Trump’s Big, Bad Government

(Author’s note: During my well-received absence from the blogosphere, the 2016 election continued to behave like a kid with ADHD. We’ve absorbed a relentless barrage of stories from a frenetic media. Since my piece on Hillary Clinton’s disgraceful relationship with accessibility, culminating in my prediction that the race was about to tighten, the race has become even more dramatic, which I didn’t think was possible. It has, indeed, become razor tight; Donald Trump has nearly completed the comeback. Meanwhile, we quickly rushed through media cycles that included her head-shakingly stupid “basket of deplorables,” face-palmingly disjointed approach to her “pneumonia,” the media’s forehead-smashingly overdramatic pondering of whether Clinton might drop out of the race, and Trump’s knee-slappingly hilarious decision to go on Dr. Oz to tell us about his “health.” And that was just in the last week. Of all the things to talk about, though, I eschewed the circus and chose policy instead. If you don’t like it, CNN and Fox are waiting for you.)

Are you feeling bad for conservatives yet? I’m sympathetic to their plight. Imagine being a traditional Republican right now, and your main choices for president include:

  • A) Democrat Hillary Clinton, your most hated American politician;
  • B) Libertarian Gary Johnson, who has no chance to win and embarrassingly flubbed on a Syria question; and
  • C) Republican Donald Trump, who probably would have flubbed just as badly on that and many more policy questions, and has just stepped further left on the ideological spectrum than any Republican in modern political history.

His latest leftward jaunt came on Tuesday with a childcare proposal that includes six weeks paid leave for mothers and tax deductions for day care. If a Democrat proposed these ideas — oh, that’s right, they’ve been proposing it for a long time, as Charles Krauthammer reminds us — Republicans would call it the growth of the “nanny state.” But when the Republican nominee for president does it, a neutered party just looks up and silently unleashes a Captain Kirkesque “Truuuuuuump!”

Poor conservatives. Sure, Trump claims to be able to pay for this proposal by eliminating — let’s say it all together now — waste, fraud, and abuse, but slicing such fat from the budget could be savings that are passed on to the taxpayers instead of redirecting their money to pay for others’ childcare. At least, that was the logic of the party of small government.

Trump’s liberal ideas about government are nothing new, of course.
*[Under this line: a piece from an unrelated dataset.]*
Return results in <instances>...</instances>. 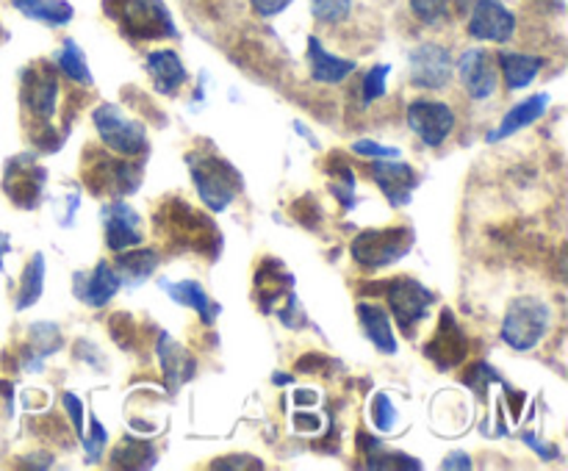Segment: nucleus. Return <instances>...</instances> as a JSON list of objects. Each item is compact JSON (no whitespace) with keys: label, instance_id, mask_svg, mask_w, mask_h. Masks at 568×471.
Returning a JSON list of instances; mask_svg holds the SVG:
<instances>
[{"label":"nucleus","instance_id":"f257e3e1","mask_svg":"<svg viewBox=\"0 0 568 471\" xmlns=\"http://www.w3.org/2000/svg\"><path fill=\"white\" fill-rule=\"evenodd\" d=\"M156 231L178 247L206 255L219 253L217 225L184 199H164L162 208L156 211Z\"/></svg>","mask_w":568,"mask_h":471},{"label":"nucleus","instance_id":"f03ea898","mask_svg":"<svg viewBox=\"0 0 568 471\" xmlns=\"http://www.w3.org/2000/svg\"><path fill=\"white\" fill-rule=\"evenodd\" d=\"M103 11L120 22L123 33L131 39L178 37V28L164 0H103Z\"/></svg>","mask_w":568,"mask_h":471},{"label":"nucleus","instance_id":"7ed1b4c3","mask_svg":"<svg viewBox=\"0 0 568 471\" xmlns=\"http://www.w3.org/2000/svg\"><path fill=\"white\" fill-rule=\"evenodd\" d=\"M189 175L206 208L214 214L228 208L236 194L241 192V175L236 172V166L214 153H192Z\"/></svg>","mask_w":568,"mask_h":471},{"label":"nucleus","instance_id":"20e7f679","mask_svg":"<svg viewBox=\"0 0 568 471\" xmlns=\"http://www.w3.org/2000/svg\"><path fill=\"white\" fill-rule=\"evenodd\" d=\"M416 233L405 225L383 227V231H363L352 238L350 253L355 264L363 269H383V266L396 264L413 249Z\"/></svg>","mask_w":568,"mask_h":471},{"label":"nucleus","instance_id":"39448f33","mask_svg":"<svg viewBox=\"0 0 568 471\" xmlns=\"http://www.w3.org/2000/svg\"><path fill=\"white\" fill-rule=\"evenodd\" d=\"M551 325L549 305L540 303L535 297H521L507 308L505 319H502V341L513 347L516 352H529L544 341Z\"/></svg>","mask_w":568,"mask_h":471},{"label":"nucleus","instance_id":"423d86ee","mask_svg":"<svg viewBox=\"0 0 568 471\" xmlns=\"http://www.w3.org/2000/svg\"><path fill=\"white\" fill-rule=\"evenodd\" d=\"M92 122L97 127V136L103 139L112 153L123 158H136L147 153V131L140 120L125 114L117 103H101L92 111Z\"/></svg>","mask_w":568,"mask_h":471},{"label":"nucleus","instance_id":"0eeeda50","mask_svg":"<svg viewBox=\"0 0 568 471\" xmlns=\"http://www.w3.org/2000/svg\"><path fill=\"white\" fill-rule=\"evenodd\" d=\"M372 291H383L385 299L391 305V314H394V321L413 336L419 321L430 314L435 303V294L430 291L427 286L416 280V277H394V280H385L383 286L372 288Z\"/></svg>","mask_w":568,"mask_h":471},{"label":"nucleus","instance_id":"6e6552de","mask_svg":"<svg viewBox=\"0 0 568 471\" xmlns=\"http://www.w3.org/2000/svg\"><path fill=\"white\" fill-rule=\"evenodd\" d=\"M84 181L92 192L128 197L142 186V166L131 164L128 158H112V155H90L84 166Z\"/></svg>","mask_w":568,"mask_h":471},{"label":"nucleus","instance_id":"1a4fd4ad","mask_svg":"<svg viewBox=\"0 0 568 471\" xmlns=\"http://www.w3.org/2000/svg\"><path fill=\"white\" fill-rule=\"evenodd\" d=\"M407 127L422 139L427 147H441L455 127V111L441 100H411L407 103Z\"/></svg>","mask_w":568,"mask_h":471},{"label":"nucleus","instance_id":"9d476101","mask_svg":"<svg viewBox=\"0 0 568 471\" xmlns=\"http://www.w3.org/2000/svg\"><path fill=\"white\" fill-rule=\"evenodd\" d=\"M466 28L477 42H507L516 33V17L502 0H474Z\"/></svg>","mask_w":568,"mask_h":471},{"label":"nucleus","instance_id":"9b49d317","mask_svg":"<svg viewBox=\"0 0 568 471\" xmlns=\"http://www.w3.org/2000/svg\"><path fill=\"white\" fill-rule=\"evenodd\" d=\"M452 72H455V61L444 44H419L411 53V83L419 89H444L450 86Z\"/></svg>","mask_w":568,"mask_h":471},{"label":"nucleus","instance_id":"f8f14e48","mask_svg":"<svg viewBox=\"0 0 568 471\" xmlns=\"http://www.w3.org/2000/svg\"><path fill=\"white\" fill-rule=\"evenodd\" d=\"M23 103L37 120L48 122L59 111V78L48 64L23 72Z\"/></svg>","mask_w":568,"mask_h":471},{"label":"nucleus","instance_id":"ddd939ff","mask_svg":"<svg viewBox=\"0 0 568 471\" xmlns=\"http://www.w3.org/2000/svg\"><path fill=\"white\" fill-rule=\"evenodd\" d=\"M457 78H461L468 98L474 100H488L496 92V86H499L494 55L483 48H468L466 53H461V59H457Z\"/></svg>","mask_w":568,"mask_h":471},{"label":"nucleus","instance_id":"4468645a","mask_svg":"<svg viewBox=\"0 0 568 471\" xmlns=\"http://www.w3.org/2000/svg\"><path fill=\"white\" fill-rule=\"evenodd\" d=\"M369 175L372 181L383 188L385 199H389L394 208H402L413 199V188H416V170L402 161L394 158H378L372 166H369Z\"/></svg>","mask_w":568,"mask_h":471},{"label":"nucleus","instance_id":"2eb2a0df","mask_svg":"<svg viewBox=\"0 0 568 471\" xmlns=\"http://www.w3.org/2000/svg\"><path fill=\"white\" fill-rule=\"evenodd\" d=\"M468 352V338L463 336V330L457 327V321L452 319V310L441 314V325L435 330L433 341L427 344V358L438 366L441 371L457 369V366L466 360Z\"/></svg>","mask_w":568,"mask_h":471},{"label":"nucleus","instance_id":"dca6fc26","mask_svg":"<svg viewBox=\"0 0 568 471\" xmlns=\"http://www.w3.org/2000/svg\"><path fill=\"white\" fill-rule=\"evenodd\" d=\"M101 219L106 225V244L114 253H123V249L140 247L142 244L140 214L131 205H125L123 199H112V203L103 205Z\"/></svg>","mask_w":568,"mask_h":471},{"label":"nucleus","instance_id":"f3484780","mask_svg":"<svg viewBox=\"0 0 568 471\" xmlns=\"http://www.w3.org/2000/svg\"><path fill=\"white\" fill-rule=\"evenodd\" d=\"M120 288H123V280H120L114 264H106V260H101L92 272H75L73 277V294L90 308H103L106 303H112Z\"/></svg>","mask_w":568,"mask_h":471},{"label":"nucleus","instance_id":"a211bd4d","mask_svg":"<svg viewBox=\"0 0 568 471\" xmlns=\"http://www.w3.org/2000/svg\"><path fill=\"white\" fill-rule=\"evenodd\" d=\"M25 164L29 166L23 170V158H18L12 166H9L7 192L9 197H12L18 205H23V208H37L42 199V188H45V170L37 166L34 161H31V155Z\"/></svg>","mask_w":568,"mask_h":471},{"label":"nucleus","instance_id":"6ab92c4d","mask_svg":"<svg viewBox=\"0 0 568 471\" xmlns=\"http://www.w3.org/2000/svg\"><path fill=\"white\" fill-rule=\"evenodd\" d=\"M158 360H162L164 380H167L169 391H178L184 382H189L195 377V358L189 355V349L180 347L175 338H169V332H158Z\"/></svg>","mask_w":568,"mask_h":471},{"label":"nucleus","instance_id":"aec40b11","mask_svg":"<svg viewBox=\"0 0 568 471\" xmlns=\"http://www.w3.org/2000/svg\"><path fill=\"white\" fill-rule=\"evenodd\" d=\"M291 283L295 277L283 269V264L278 260H264L261 269L256 272V288H258V303H261L264 314L275 308V305H283V299L291 294Z\"/></svg>","mask_w":568,"mask_h":471},{"label":"nucleus","instance_id":"412c9836","mask_svg":"<svg viewBox=\"0 0 568 471\" xmlns=\"http://www.w3.org/2000/svg\"><path fill=\"white\" fill-rule=\"evenodd\" d=\"M145 64L153 78V86L162 94H178V89L189 81L184 61L173 50H153V53H147Z\"/></svg>","mask_w":568,"mask_h":471},{"label":"nucleus","instance_id":"4be33fe9","mask_svg":"<svg viewBox=\"0 0 568 471\" xmlns=\"http://www.w3.org/2000/svg\"><path fill=\"white\" fill-rule=\"evenodd\" d=\"M546 109H549V94L546 92L521 100V103H516L505 116H502L499 127L488 133V142L494 144V142H499V139H507V136H513V133L524 131V127L533 125L535 120H540V116L546 114Z\"/></svg>","mask_w":568,"mask_h":471},{"label":"nucleus","instance_id":"5701e85b","mask_svg":"<svg viewBox=\"0 0 568 471\" xmlns=\"http://www.w3.org/2000/svg\"><path fill=\"white\" fill-rule=\"evenodd\" d=\"M308 66H311V78L317 83H341L355 72L358 64L352 59H339L324 50L317 37H311L308 39Z\"/></svg>","mask_w":568,"mask_h":471},{"label":"nucleus","instance_id":"b1692460","mask_svg":"<svg viewBox=\"0 0 568 471\" xmlns=\"http://www.w3.org/2000/svg\"><path fill=\"white\" fill-rule=\"evenodd\" d=\"M158 286H162V291L169 294V297H173L178 305L195 308L197 314H200L203 325H214V321H217L219 305L208 297L206 288H203L197 280H178V283L158 280Z\"/></svg>","mask_w":568,"mask_h":471},{"label":"nucleus","instance_id":"393cba45","mask_svg":"<svg viewBox=\"0 0 568 471\" xmlns=\"http://www.w3.org/2000/svg\"><path fill=\"white\" fill-rule=\"evenodd\" d=\"M358 319H361V327H363V332H366V338L380 349V352L383 355L396 352L394 325H391V316L385 314L380 305L361 303L358 305Z\"/></svg>","mask_w":568,"mask_h":471},{"label":"nucleus","instance_id":"a878e982","mask_svg":"<svg viewBox=\"0 0 568 471\" xmlns=\"http://www.w3.org/2000/svg\"><path fill=\"white\" fill-rule=\"evenodd\" d=\"M114 269H117L123 286L136 288L158 269V253L156 249H136V247L123 249V253L117 255V260H114Z\"/></svg>","mask_w":568,"mask_h":471},{"label":"nucleus","instance_id":"bb28decb","mask_svg":"<svg viewBox=\"0 0 568 471\" xmlns=\"http://www.w3.org/2000/svg\"><path fill=\"white\" fill-rule=\"evenodd\" d=\"M499 61L502 78H505V86L510 92H518V89L529 86L535 81L540 70H544V59L540 55H524V53H499L496 55Z\"/></svg>","mask_w":568,"mask_h":471},{"label":"nucleus","instance_id":"cd10ccee","mask_svg":"<svg viewBox=\"0 0 568 471\" xmlns=\"http://www.w3.org/2000/svg\"><path fill=\"white\" fill-rule=\"evenodd\" d=\"M31 336H34V341L25 347V369L40 371L48 355L62 349V330L53 321H40V325L31 327Z\"/></svg>","mask_w":568,"mask_h":471},{"label":"nucleus","instance_id":"c85d7f7f","mask_svg":"<svg viewBox=\"0 0 568 471\" xmlns=\"http://www.w3.org/2000/svg\"><path fill=\"white\" fill-rule=\"evenodd\" d=\"M25 17L37 22H45V25H68L73 20V6L68 0H12Z\"/></svg>","mask_w":568,"mask_h":471},{"label":"nucleus","instance_id":"c756f323","mask_svg":"<svg viewBox=\"0 0 568 471\" xmlns=\"http://www.w3.org/2000/svg\"><path fill=\"white\" fill-rule=\"evenodd\" d=\"M45 291V255L37 253L34 258L29 260L23 272V283H20V294H18V305L14 308L25 310L37 303Z\"/></svg>","mask_w":568,"mask_h":471},{"label":"nucleus","instance_id":"7c9ffc66","mask_svg":"<svg viewBox=\"0 0 568 471\" xmlns=\"http://www.w3.org/2000/svg\"><path fill=\"white\" fill-rule=\"evenodd\" d=\"M156 463V449L147 441H140V438H125L112 454V465L117 469H151Z\"/></svg>","mask_w":568,"mask_h":471},{"label":"nucleus","instance_id":"2f4dec72","mask_svg":"<svg viewBox=\"0 0 568 471\" xmlns=\"http://www.w3.org/2000/svg\"><path fill=\"white\" fill-rule=\"evenodd\" d=\"M56 64L62 66L64 75L70 78V81H75L79 86H92V72H90V64H86V55L84 50L75 44V39H64L62 50L56 53Z\"/></svg>","mask_w":568,"mask_h":471},{"label":"nucleus","instance_id":"473e14b6","mask_svg":"<svg viewBox=\"0 0 568 471\" xmlns=\"http://www.w3.org/2000/svg\"><path fill=\"white\" fill-rule=\"evenodd\" d=\"M328 172L335 177V181L330 183V192L339 199L341 208H355V175H352V166L339 164V155H333V158L328 161Z\"/></svg>","mask_w":568,"mask_h":471},{"label":"nucleus","instance_id":"72a5a7b5","mask_svg":"<svg viewBox=\"0 0 568 471\" xmlns=\"http://www.w3.org/2000/svg\"><path fill=\"white\" fill-rule=\"evenodd\" d=\"M311 11L324 25H339L350 17L352 0H311Z\"/></svg>","mask_w":568,"mask_h":471},{"label":"nucleus","instance_id":"f704fd0d","mask_svg":"<svg viewBox=\"0 0 568 471\" xmlns=\"http://www.w3.org/2000/svg\"><path fill=\"white\" fill-rule=\"evenodd\" d=\"M411 11L424 25H438L450 17V0H411Z\"/></svg>","mask_w":568,"mask_h":471},{"label":"nucleus","instance_id":"c9c22d12","mask_svg":"<svg viewBox=\"0 0 568 471\" xmlns=\"http://www.w3.org/2000/svg\"><path fill=\"white\" fill-rule=\"evenodd\" d=\"M396 419H400V416H396V405L391 402L389 393L380 391L378 397H374V402H372L374 427H378L380 432H391L396 427Z\"/></svg>","mask_w":568,"mask_h":471},{"label":"nucleus","instance_id":"e433bc0d","mask_svg":"<svg viewBox=\"0 0 568 471\" xmlns=\"http://www.w3.org/2000/svg\"><path fill=\"white\" fill-rule=\"evenodd\" d=\"M391 75V64H374L363 78V103H374L385 94V78Z\"/></svg>","mask_w":568,"mask_h":471},{"label":"nucleus","instance_id":"4c0bfd02","mask_svg":"<svg viewBox=\"0 0 568 471\" xmlns=\"http://www.w3.org/2000/svg\"><path fill=\"white\" fill-rule=\"evenodd\" d=\"M109 330H112V338L120 344L123 349H131L136 341V325L128 314H114L109 319Z\"/></svg>","mask_w":568,"mask_h":471},{"label":"nucleus","instance_id":"58836bf2","mask_svg":"<svg viewBox=\"0 0 568 471\" xmlns=\"http://www.w3.org/2000/svg\"><path fill=\"white\" fill-rule=\"evenodd\" d=\"M81 441H84V449H86V454H90V460L95 463V460L103 458V447H106V441H109L106 427H103L97 419H92V432L90 436L81 438Z\"/></svg>","mask_w":568,"mask_h":471},{"label":"nucleus","instance_id":"ea45409f","mask_svg":"<svg viewBox=\"0 0 568 471\" xmlns=\"http://www.w3.org/2000/svg\"><path fill=\"white\" fill-rule=\"evenodd\" d=\"M278 316L286 327H291V330H300V327H306V314L300 310V299H297L295 294H289V297H286L283 308H278Z\"/></svg>","mask_w":568,"mask_h":471},{"label":"nucleus","instance_id":"a19ab883","mask_svg":"<svg viewBox=\"0 0 568 471\" xmlns=\"http://www.w3.org/2000/svg\"><path fill=\"white\" fill-rule=\"evenodd\" d=\"M358 155H369V158H400V150L385 147V144L372 142V139H361V142L352 144Z\"/></svg>","mask_w":568,"mask_h":471},{"label":"nucleus","instance_id":"79ce46f5","mask_svg":"<svg viewBox=\"0 0 568 471\" xmlns=\"http://www.w3.org/2000/svg\"><path fill=\"white\" fill-rule=\"evenodd\" d=\"M466 382L472 388H477V391H485V388H488V382H502V377L496 375L488 364H474L472 371L466 375Z\"/></svg>","mask_w":568,"mask_h":471},{"label":"nucleus","instance_id":"37998d69","mask_svg":"<svg viewBox=\"0 0 568 471\" xmlns=\"http://www.w3.org/2000/svg\"><path fill=\"white\" fill-rule=\"evenodd\" d=\"M295 219L297 222H302V225L306 227H317V222H319V205H317V199L313 197H302V199H297L295 203Z\"/></svg>","mask_w":568,"mask_h":471},{"label":"nucleus","instance_id":"c03bdc74","mask_svg":"<svg viewBox=\"0 0 568 471\" xmlns=\"http://www.w3.org/2000/svg\"><path fill=\"white\" fill-rule=\"evenodd\" d=\"M62 402H64V408H68L70 421H73V427H75V432H79V438H84V402H81V399L75 397V393H70V391L64 393Z\"/></svg>","mask_w":568,"mask_h":471},{"label":"nucleus","instance_id":"a18cd8bd","mask_svg":"<svg viewBox=\"0 0 568 471\" xmlns=\"http://www.w3.org/2000/svg\"><path fill=\"white\" fill-rule=\"evenodd\" d=\"M211 469H261V460H247V454H230V460H214Z\"/></svg>","mask_w":568,"mask_h":471},{"label":"nucleus","instance_id":"49530a36","mask_svg":"<svg viewBox=\"0 0 568 471\" xmlns=\"http://www.w3.org/2000/svg\"><path fill=\"white\" fill-rule=\"evenodd\" d=\"M250 6L258 17H278L280 11L289 9L291 0H250Z\"/></svg>","mask_w":568,"mask_h":471},{"label":"nucleus","instance_id":"de8ad7c7","mask_svg":"<svg viewBox=\"0 0 568 471\" xmlns=\"http://www.w3.org/2000/svg\"><path fill=\"white\" fill-rule=\"evenodd\" d=\"M521 438H524V441H527L529 447H533L535 452H538L540 458H544V460H555V458H560V449H557V447H551V443H544V441H538V438H535L533 432H521Z\"/></svg>","mask_w":568,"mask_h":471},{"label":"nucleus","instance_id":"09e8293b","mask_svg":"<svg viewBox=\"0 0 568 471\" xmlns=\"http://www.w3.org/2000/svg\"><path fill=\"white\" fill-rule=\"evenodd\" d=\"M295 427L302 432H317L319 427H322V419H317V416H311V413H297Z\"/></svg>","mask_w":568,"mask_h":471},{"label":"nucleus","instance_id":"8fccbe9b","mask_svg":"<svg viewBox=\"0 0 568 471\" xmlns=\"http://www.w3.org/2000/svg\"><path fill=\"white\" fill-rule=\"evenodd\" d=\"M441 465H444V469H472V460H468L463 452H452L446 454V460Z\"/></svg>","mask_w":568,"mask_h":471},{"label":"nucleus","instance_id":"3c124183","mask_svg":"<svg viewBox=\"0 0 568 471\" xmlns=\"http://www.w3.org/2000/svg\"><path fill=\"white\" fill-rule=\"evenodd\" d=\"M328 360L322 358V355H306V358L297 360V369L300 371H319V366H324Z\"/></svg>","mask_w":568,"mask_h":471},{"label":"nucleus","instance_id":"603ef678","mask_svg":"<svg viewBox=\"0 0 568 471\" xmlns=\"http://www.w3.org/2000/svg\"><path fill=\"white\" fill-rule=\"evenodd\" d=\"M295 399H297V405H313L317 402V393H313L311 388H302V391L295 393Z\"/></svg>","mask_w":568,"mask_h":471},{"label":"nucleus","instance_id":"864d4df0","mask_svg":"<svg viewBox=\"0 0 568 471\" xmlns=\"http://www.w3.org/2000/svg\"><path fill=\"white\" fill-rule=\"evenodd\" d=\"M9 249H12V242H9L7 233H0V269H3V255H7Z\"/></svg>","mask_w":568,"mask_h":471},{"label":"nucleus","instance_id":"5fc2aeb1","mask_svg":"<svg viewBox=\"0 0 568 471\" xmlns=\"http://www.w3.org/2000/svg\"><path fill=\"white\" fill-rule=\"evenodd\" d=\"M455 6H457V11H461V14H468V9L474 6V0H455Z\"/></svg>","mask_w":568,"mask_h":471},{"label":"nucleus","instance_id":"6e6d98bb","mask_svg":"<svg viewBox=\"0 0 568 471\" xmlns=\"http://www.w3.org/2000/svg\"><path fill=\"white\" fill-rule=\"evenodd\" d=\"M272 382H278V386H286V382H291L289 375H275Z\"/></svg>","mask_w":568,"mask_h":471}]
</instances>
We spent much of the Republican Primary watching some of his fellow Republicans attack him on his progressive positions, like his past liberal statements on health care, abortion, taxes, drugs, and supporting Hillary Clinton and other Democrats. Conservatives who chose to ignore the more distant past in favor of his positions during his actual presidential campaign are still faced with his liberal positions on trade, social security, affirmative action, LGBT rights, and more.

“But what of the Supreme Court?,” some Republicans might ask. “Surely he’ll nominate conservatives to it.” Not so fast, says conservative columnist George Will, in his insightful “The sinking fantasy that Trump will defend the Constitution.” Alongside jabs that disparage Trump’s embarrassing ignorance on the Constitution (Trump thinks judges sign bills and there are twelve articles to the Constitution), Will points out that on a couple of the most important, divisive Supreme Court decisions this century — Kelo vs. New London (regarding “eminent domain”) and Citizens United vs. the FEC (regarding “free speech”) — Trump sides with the liberal judges, not the Clarence Thomases and AntoninScalias of the here and hereafter. We can only assume that he would nominate judges who agree with him.

Poor conservatives indeed! There is no one to whom they can turn. The battle is already lost. The war, however, can still be won. If Trump wins the presidency, we might never have a conservative option again in our lifetime. The Republican Party would move left with its president, and four years from now our choices are moderate-to-liberal President Trump or the surely liberal Democratic nominee. (Any Republican Primary challenge or conservative third party bid would usher in the Democrat.) In essence, a vote for Trump is a vote for the liberalization of the GOP. It’s a vote for no major conservative party until a new one walks the blockaded road toward viability.

But a vote for Clinton, Johnson, or Ronald Reagan can be a vote to live to fight another day. Sacrifice the battle, but survive the war. Counterintuitively, a conservative should consider allowing Clinton the victory before destroying her in four years with a conservative nominee of a still conservative Republican Party. Just a thought. Admittedly, a conservative on the cusp of voting for Hillary Clinton might have a seizure in the booth… but that’s a small sacrifice for the good of the Republican Party.